Finalement, en 2007, Schaeffer était en mesure d'annoncer dans le magazine Science qu'il avait travaillé sur le jeu de dames pendant 19 ans et qu'il l'avait résolu. La recherche en profondeur avait rejoint la base de fins de parties quelque part au milieu, comme un transcontinental de l'IA ayant les publications de haut niveau de Schaeffer comme moteur. Son équipe avait complètement calculé 19 des 300 ouvertures de compétition et elles suffisaient à démontrer que la partie était nulle si les deux adversaires jouaient parfaitement.
Le jeu de dames continue. Le sport a officiellement été conquis par les machines mais la vague de l'intelligence artificielle est partie et se heurter à des défis plus difficiles laissant les humains s'affronter les uns les autres comme au centre de conférence Honeysuckle Inn à Brandon au Missouri. Il y a encore des tournois, des champions et même des récompenses. Il y a un groupe de jeunes italiens en passe de dominer mondialement la discipline.

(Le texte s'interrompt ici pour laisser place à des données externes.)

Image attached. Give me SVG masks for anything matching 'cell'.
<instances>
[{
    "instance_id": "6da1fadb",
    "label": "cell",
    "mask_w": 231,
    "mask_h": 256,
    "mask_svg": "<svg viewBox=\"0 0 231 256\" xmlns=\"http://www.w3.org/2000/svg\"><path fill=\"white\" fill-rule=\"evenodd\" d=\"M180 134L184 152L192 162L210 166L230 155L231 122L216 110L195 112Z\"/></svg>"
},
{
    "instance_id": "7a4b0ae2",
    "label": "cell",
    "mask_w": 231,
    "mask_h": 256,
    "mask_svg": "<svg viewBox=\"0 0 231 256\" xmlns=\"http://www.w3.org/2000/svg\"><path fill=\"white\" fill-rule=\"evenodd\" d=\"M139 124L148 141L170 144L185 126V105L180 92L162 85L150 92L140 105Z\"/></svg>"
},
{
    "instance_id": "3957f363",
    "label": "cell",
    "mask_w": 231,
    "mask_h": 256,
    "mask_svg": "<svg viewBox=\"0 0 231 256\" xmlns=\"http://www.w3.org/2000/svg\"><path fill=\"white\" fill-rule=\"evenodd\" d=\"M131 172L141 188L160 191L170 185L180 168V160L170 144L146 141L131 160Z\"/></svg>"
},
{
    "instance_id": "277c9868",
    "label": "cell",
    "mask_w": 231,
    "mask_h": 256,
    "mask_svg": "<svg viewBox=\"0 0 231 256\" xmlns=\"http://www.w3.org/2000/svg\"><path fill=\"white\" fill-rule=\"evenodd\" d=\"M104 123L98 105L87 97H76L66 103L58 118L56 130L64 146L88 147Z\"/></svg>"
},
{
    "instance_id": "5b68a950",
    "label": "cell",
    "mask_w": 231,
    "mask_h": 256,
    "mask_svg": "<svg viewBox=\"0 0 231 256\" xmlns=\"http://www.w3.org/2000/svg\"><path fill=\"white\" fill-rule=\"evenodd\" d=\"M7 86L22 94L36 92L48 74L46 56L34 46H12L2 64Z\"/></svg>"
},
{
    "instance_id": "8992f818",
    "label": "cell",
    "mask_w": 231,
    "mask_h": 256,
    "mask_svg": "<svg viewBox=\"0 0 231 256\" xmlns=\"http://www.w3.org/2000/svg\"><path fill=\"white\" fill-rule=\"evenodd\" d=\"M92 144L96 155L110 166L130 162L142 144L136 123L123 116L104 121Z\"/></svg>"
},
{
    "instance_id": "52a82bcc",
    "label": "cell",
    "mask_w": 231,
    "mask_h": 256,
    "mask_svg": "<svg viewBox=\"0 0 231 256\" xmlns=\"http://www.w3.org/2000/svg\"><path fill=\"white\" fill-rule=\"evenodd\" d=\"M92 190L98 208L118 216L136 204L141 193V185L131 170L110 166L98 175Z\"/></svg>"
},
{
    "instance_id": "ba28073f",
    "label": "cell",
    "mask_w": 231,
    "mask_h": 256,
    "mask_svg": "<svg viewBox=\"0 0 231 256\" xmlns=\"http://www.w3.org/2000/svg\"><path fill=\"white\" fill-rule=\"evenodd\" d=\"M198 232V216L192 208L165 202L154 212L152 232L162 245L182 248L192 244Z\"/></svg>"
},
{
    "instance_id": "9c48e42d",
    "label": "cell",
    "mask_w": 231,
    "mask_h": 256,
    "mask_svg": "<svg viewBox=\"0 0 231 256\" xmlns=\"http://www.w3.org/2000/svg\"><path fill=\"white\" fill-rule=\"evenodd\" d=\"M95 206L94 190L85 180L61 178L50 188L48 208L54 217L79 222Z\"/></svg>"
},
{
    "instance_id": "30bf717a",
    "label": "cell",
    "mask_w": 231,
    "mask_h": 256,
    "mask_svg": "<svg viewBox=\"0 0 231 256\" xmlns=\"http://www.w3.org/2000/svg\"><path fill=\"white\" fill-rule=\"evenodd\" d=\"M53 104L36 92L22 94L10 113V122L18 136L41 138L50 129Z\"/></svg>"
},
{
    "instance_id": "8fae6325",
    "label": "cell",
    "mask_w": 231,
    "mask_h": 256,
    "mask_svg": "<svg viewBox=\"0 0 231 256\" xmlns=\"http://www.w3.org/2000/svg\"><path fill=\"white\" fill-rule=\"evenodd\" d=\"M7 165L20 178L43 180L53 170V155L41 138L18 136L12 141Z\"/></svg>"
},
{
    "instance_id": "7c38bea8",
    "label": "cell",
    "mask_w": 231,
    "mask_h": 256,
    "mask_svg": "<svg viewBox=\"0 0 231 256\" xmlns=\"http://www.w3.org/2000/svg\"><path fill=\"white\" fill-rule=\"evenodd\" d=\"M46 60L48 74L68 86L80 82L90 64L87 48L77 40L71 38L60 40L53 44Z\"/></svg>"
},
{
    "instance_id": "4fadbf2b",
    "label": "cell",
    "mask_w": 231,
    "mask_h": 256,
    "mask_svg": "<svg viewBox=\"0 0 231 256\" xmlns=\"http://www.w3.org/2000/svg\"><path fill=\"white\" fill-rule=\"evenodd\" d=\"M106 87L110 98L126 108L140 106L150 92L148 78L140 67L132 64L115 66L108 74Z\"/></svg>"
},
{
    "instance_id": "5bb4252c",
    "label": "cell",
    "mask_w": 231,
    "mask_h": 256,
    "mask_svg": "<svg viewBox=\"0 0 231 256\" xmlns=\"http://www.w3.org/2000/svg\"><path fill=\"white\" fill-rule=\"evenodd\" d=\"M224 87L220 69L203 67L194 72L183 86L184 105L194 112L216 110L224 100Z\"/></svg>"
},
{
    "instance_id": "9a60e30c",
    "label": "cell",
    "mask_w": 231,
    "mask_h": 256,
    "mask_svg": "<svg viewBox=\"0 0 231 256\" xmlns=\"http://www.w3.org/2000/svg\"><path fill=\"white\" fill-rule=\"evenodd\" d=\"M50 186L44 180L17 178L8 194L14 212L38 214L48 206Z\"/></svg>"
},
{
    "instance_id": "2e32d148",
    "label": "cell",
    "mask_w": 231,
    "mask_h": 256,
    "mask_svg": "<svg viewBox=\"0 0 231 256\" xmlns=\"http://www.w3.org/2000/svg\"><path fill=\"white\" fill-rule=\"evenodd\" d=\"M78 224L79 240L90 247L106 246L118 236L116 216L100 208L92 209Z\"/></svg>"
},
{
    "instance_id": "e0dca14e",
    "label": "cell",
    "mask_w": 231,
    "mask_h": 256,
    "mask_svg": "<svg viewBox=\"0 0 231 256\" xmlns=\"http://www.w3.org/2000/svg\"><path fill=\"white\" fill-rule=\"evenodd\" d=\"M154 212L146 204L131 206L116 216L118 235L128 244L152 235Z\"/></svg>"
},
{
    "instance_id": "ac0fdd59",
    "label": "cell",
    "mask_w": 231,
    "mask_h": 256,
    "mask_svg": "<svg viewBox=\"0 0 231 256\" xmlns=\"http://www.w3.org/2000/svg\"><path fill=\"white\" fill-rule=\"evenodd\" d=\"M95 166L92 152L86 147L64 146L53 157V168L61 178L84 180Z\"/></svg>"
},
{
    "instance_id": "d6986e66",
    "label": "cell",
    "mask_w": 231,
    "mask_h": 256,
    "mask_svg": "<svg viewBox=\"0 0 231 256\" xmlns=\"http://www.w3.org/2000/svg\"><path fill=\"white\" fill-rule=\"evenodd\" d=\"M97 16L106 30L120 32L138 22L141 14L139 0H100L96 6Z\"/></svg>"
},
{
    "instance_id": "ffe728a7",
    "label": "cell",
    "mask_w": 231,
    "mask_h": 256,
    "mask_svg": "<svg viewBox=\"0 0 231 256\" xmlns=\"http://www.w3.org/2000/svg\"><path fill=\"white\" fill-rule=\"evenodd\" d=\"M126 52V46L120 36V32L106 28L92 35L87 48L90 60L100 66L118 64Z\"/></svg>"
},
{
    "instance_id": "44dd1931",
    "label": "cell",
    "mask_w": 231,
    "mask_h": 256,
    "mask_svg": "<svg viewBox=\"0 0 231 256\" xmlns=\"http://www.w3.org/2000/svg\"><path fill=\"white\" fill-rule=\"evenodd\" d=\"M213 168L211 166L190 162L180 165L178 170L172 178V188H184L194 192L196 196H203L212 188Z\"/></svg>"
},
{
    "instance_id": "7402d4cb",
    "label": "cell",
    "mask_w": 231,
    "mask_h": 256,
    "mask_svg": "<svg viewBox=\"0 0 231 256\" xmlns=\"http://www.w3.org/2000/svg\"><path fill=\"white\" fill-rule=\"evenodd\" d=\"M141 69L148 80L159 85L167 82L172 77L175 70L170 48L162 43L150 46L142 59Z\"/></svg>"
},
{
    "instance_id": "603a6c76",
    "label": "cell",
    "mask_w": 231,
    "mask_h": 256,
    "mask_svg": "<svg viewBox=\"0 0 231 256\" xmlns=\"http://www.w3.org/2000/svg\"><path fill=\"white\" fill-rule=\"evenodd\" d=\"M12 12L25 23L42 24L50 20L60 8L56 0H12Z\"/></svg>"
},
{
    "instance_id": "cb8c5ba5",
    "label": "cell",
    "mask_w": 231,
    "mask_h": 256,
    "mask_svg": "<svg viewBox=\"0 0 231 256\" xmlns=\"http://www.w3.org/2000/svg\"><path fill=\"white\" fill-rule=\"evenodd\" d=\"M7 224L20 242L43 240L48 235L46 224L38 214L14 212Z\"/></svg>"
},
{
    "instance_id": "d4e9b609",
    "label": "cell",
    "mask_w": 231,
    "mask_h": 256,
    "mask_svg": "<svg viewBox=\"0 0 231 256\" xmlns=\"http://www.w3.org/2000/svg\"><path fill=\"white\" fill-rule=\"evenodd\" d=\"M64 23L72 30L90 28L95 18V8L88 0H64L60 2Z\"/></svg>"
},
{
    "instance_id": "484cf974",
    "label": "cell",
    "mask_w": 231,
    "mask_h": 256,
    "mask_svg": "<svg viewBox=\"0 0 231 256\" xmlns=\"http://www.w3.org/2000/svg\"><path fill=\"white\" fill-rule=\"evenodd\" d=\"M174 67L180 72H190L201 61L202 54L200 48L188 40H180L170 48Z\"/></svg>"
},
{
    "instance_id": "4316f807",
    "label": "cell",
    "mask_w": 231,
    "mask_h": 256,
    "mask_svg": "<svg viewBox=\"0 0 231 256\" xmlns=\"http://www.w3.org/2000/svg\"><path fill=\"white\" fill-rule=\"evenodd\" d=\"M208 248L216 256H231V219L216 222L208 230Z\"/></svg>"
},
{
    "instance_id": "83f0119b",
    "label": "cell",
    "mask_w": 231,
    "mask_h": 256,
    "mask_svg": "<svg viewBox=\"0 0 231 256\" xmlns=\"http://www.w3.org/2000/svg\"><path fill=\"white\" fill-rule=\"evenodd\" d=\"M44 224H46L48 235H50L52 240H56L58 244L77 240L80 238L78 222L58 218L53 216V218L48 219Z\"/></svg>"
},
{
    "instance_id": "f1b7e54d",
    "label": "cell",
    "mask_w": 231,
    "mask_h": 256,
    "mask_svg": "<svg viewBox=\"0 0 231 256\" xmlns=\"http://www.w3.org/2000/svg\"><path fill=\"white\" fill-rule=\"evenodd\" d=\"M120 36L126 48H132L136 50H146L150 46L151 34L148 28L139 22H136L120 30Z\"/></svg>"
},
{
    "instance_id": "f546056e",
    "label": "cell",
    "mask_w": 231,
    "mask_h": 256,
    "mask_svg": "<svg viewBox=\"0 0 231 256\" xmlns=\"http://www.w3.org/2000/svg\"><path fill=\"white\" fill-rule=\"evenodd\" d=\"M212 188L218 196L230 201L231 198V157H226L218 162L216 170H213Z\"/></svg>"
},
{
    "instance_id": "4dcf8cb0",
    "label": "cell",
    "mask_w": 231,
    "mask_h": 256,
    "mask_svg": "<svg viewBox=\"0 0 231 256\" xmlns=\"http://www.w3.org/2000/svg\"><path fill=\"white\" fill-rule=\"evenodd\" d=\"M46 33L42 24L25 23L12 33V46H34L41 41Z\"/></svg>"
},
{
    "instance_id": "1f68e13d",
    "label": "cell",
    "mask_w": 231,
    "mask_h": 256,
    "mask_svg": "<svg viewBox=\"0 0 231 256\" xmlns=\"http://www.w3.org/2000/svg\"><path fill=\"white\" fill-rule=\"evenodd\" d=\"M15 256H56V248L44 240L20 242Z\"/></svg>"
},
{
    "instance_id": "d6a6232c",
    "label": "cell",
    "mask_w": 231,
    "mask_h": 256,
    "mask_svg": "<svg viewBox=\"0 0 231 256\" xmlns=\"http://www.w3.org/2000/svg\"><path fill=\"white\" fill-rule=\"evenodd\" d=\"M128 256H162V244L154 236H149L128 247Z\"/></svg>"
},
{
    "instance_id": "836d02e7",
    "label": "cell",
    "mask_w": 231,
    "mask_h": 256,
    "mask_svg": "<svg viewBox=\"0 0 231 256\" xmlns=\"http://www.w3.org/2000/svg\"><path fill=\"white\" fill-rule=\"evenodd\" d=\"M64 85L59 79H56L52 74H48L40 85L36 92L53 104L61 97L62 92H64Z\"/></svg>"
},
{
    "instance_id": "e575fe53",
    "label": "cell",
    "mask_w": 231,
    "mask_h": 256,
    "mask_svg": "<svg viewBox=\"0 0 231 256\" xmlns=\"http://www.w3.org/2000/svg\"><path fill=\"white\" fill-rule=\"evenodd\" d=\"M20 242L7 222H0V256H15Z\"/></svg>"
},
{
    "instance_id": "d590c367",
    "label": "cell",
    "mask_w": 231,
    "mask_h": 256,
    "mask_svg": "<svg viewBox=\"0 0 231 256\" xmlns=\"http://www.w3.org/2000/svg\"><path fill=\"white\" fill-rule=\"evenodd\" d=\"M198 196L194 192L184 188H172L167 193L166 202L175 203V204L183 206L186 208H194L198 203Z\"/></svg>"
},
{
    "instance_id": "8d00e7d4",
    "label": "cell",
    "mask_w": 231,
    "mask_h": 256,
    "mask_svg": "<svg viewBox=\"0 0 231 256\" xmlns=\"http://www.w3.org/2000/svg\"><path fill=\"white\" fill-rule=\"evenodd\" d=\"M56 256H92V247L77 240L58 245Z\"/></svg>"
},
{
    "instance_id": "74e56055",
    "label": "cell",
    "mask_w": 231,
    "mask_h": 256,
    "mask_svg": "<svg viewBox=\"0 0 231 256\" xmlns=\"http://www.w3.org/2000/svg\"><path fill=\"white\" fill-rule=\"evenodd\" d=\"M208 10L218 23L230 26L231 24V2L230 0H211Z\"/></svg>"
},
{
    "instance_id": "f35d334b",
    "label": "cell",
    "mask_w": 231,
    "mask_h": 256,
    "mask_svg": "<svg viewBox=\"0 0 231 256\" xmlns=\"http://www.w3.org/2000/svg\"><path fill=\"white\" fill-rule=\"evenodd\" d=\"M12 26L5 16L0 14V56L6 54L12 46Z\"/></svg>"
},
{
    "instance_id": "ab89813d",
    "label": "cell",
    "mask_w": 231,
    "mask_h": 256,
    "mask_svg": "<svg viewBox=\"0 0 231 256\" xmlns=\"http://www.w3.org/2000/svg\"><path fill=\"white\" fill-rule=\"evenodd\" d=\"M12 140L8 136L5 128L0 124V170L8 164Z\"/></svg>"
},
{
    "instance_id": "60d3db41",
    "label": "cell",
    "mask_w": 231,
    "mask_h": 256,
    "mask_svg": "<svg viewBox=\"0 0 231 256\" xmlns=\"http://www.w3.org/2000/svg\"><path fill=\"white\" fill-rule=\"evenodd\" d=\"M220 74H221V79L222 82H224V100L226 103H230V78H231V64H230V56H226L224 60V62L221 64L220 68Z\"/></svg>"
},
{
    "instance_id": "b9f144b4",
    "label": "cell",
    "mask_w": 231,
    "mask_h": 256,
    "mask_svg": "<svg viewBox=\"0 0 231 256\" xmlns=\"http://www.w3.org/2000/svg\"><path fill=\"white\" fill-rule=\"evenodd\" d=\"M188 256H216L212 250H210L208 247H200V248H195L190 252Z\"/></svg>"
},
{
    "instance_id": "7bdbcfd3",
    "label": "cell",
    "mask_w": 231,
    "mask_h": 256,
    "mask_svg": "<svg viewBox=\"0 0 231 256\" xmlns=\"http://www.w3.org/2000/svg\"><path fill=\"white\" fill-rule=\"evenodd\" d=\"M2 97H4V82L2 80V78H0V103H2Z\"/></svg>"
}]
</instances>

Schaeffer a laissé tomber les dames pour se reposer. Il travaille sur un livre à propos de l'histoire des ordinateurs aux échecs qui sortira en fin d'année. Il est doyen à l'université d'Alberta. "J'ai essayé de me départir des fantômes du passé mais reviennent sans cesse." me dit-il. "Je pense qu'ils seront une partie de moi jusqu'à la fin."
Mais avant cela, il lui reste une tâche à accomplir à propos du jeu de dames. "J'aimerais me rendre en pèlerinage à l'Ohio et visiter sa tombe", me dit Schaeffer.

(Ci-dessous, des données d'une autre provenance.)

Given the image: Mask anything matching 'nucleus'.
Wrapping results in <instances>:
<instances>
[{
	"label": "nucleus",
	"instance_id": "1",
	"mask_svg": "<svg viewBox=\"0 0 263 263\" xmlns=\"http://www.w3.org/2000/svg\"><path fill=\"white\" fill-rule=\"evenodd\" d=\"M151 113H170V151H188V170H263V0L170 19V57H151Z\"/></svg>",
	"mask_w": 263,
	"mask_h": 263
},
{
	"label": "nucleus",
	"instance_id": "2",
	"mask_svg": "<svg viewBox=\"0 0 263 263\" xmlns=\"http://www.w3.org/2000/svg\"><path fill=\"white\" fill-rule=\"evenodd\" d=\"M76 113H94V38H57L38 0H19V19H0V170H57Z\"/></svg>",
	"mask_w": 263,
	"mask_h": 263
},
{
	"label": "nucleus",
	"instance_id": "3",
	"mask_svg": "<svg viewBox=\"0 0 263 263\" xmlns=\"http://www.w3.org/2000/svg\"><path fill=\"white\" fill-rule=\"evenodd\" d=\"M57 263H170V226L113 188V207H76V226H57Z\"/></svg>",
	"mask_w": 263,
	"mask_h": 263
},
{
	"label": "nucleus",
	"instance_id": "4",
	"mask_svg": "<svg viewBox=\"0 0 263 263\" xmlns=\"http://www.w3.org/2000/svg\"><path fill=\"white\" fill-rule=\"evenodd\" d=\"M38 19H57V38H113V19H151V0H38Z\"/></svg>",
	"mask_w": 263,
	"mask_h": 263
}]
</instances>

La tombe ne possède qu'une simple pierre marquée Marion F. Tinsley. Dans le coin en haut à droite est dessiné un damier. Dans le coin en haut à gauche, une référence aux écritures, Hébreux 13:1 "Que l'amour fraternel subsiste."
Suivi par : "N'oubliez pas d'amuser les étrangers, certains pourraient ainsi amuser par inadvertance des anges". Imaginez Schaeffer, un de ces étrangers au début, complétant son pèlerinage et regardant cette tombe comme s'il sondait les profondeurs d'un puits. Pour Tinsley, le spirituel, la métaphore du jeu de dames comme puits sans fond était à la fois poétique et vraie. Mais Schaeffer, l'ingénieur, savait que nul puits n'en était exempt. Et les humains tenteront toujours d'en explorer les méandres.